Now, CIOs are looking at their environments very carefully to understand where they will duplicate infrastructure and where they will opt for solutions such as cloud-based back-up and recovery. “Big businesses like the banks used to see disaster recovery and business continuity as something they would handle in-house,” says Kruger. “They are now more open to innovative ways of providing resilience.”
Rudie Raath, technology consulting country manager at HP SA, says replicating a data centre environment in a disaster recovery site is complex and expensive. Yet trends such as online business and workforce mobility mean organisations need their technology to be up-and-running 24/7. IT departments no longer even have a window at night to perform systems maintenance and back-ups.
Sharing risks
Cost pressures are forcing companies to be more flexible in how they approach disaster recovery and business continuity, he adds. “People are no longer scared to share their risks with an outsourcing provider,” says Raath. Large corporates are also more open to using home and virtual office space in their continuity planning.
CIOs and IT managers face a careful balancing act when they roll out their disaster recovery and business continuity plans, says Vishal Mothie, technical specialist at Novell SA. The technology is there for companies to achieve a recovery time objective (RTO) within hours or even minutes of a failure and a recovery point objective (RPO) near the moment of the failure, but it is expensive to put in place.

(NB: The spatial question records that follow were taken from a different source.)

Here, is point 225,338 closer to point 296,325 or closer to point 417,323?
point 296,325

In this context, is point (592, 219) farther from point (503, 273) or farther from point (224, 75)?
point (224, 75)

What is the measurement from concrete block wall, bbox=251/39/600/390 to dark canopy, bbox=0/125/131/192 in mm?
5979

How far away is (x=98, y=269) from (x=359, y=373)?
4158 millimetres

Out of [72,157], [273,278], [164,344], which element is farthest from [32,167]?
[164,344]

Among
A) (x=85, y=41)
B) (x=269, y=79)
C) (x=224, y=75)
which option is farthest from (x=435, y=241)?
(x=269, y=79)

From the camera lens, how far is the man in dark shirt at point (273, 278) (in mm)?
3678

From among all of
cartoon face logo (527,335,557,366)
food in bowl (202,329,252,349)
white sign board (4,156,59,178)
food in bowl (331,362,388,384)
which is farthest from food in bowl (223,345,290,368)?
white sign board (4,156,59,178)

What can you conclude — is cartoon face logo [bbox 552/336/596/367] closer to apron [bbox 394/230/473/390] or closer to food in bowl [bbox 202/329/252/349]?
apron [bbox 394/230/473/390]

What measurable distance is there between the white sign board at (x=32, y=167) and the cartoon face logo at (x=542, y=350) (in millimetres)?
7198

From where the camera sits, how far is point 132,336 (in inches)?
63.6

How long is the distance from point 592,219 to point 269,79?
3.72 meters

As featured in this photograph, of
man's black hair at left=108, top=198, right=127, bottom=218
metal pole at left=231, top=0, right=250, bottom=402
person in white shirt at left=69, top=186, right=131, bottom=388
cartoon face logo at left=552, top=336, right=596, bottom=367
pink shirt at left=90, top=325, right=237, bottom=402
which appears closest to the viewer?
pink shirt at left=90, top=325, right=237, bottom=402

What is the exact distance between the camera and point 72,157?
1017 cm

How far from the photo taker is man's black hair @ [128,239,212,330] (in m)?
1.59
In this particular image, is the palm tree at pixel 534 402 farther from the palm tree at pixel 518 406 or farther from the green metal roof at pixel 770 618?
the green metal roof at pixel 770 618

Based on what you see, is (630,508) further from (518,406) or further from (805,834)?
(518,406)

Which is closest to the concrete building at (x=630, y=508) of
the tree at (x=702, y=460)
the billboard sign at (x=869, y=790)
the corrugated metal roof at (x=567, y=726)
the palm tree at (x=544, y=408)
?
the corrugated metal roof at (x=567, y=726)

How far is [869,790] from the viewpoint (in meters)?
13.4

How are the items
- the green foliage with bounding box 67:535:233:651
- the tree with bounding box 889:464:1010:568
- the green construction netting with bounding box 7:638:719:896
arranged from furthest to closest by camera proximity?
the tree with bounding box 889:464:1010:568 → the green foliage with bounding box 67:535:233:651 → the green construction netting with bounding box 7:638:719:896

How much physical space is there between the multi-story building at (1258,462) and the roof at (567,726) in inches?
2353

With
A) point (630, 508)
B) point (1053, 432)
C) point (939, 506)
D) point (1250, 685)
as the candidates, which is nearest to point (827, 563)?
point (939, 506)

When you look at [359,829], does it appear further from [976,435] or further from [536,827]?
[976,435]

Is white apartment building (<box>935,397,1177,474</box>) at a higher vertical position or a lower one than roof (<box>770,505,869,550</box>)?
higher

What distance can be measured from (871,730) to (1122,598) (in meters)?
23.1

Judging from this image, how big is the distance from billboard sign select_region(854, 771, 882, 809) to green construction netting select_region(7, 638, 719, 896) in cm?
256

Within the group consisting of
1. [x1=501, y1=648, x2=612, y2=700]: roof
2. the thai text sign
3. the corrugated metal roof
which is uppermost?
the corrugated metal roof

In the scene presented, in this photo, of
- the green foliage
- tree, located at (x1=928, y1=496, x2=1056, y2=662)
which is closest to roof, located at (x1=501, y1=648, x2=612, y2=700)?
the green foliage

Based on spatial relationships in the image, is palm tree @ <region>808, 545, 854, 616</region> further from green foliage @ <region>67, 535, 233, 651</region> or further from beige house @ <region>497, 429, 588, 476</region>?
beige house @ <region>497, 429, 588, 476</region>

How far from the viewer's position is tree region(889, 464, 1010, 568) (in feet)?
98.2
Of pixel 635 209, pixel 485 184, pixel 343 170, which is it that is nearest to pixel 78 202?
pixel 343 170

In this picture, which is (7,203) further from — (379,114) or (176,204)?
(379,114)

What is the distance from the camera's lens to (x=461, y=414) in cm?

For most organisations today, the RTO is measured in hours rather than days, says Mothie. Most organisations are also unable set their RPO (the period of time for which the business can tolerate losing data after a failure) too far in the past, which means they need to back up data at frequent intervals. “How much are you willing to spend to achieve your desired RTO and RPO? That is where the compromise happens,” says Mothie.
One major challenge organisations face in the roll-out of their continuity plans is that the amount of information they must manage, back up and possibly recover in the event of a disaster is growing at an exponential rate, says Sheldon Hand, Symantec's CTO for emerging regions.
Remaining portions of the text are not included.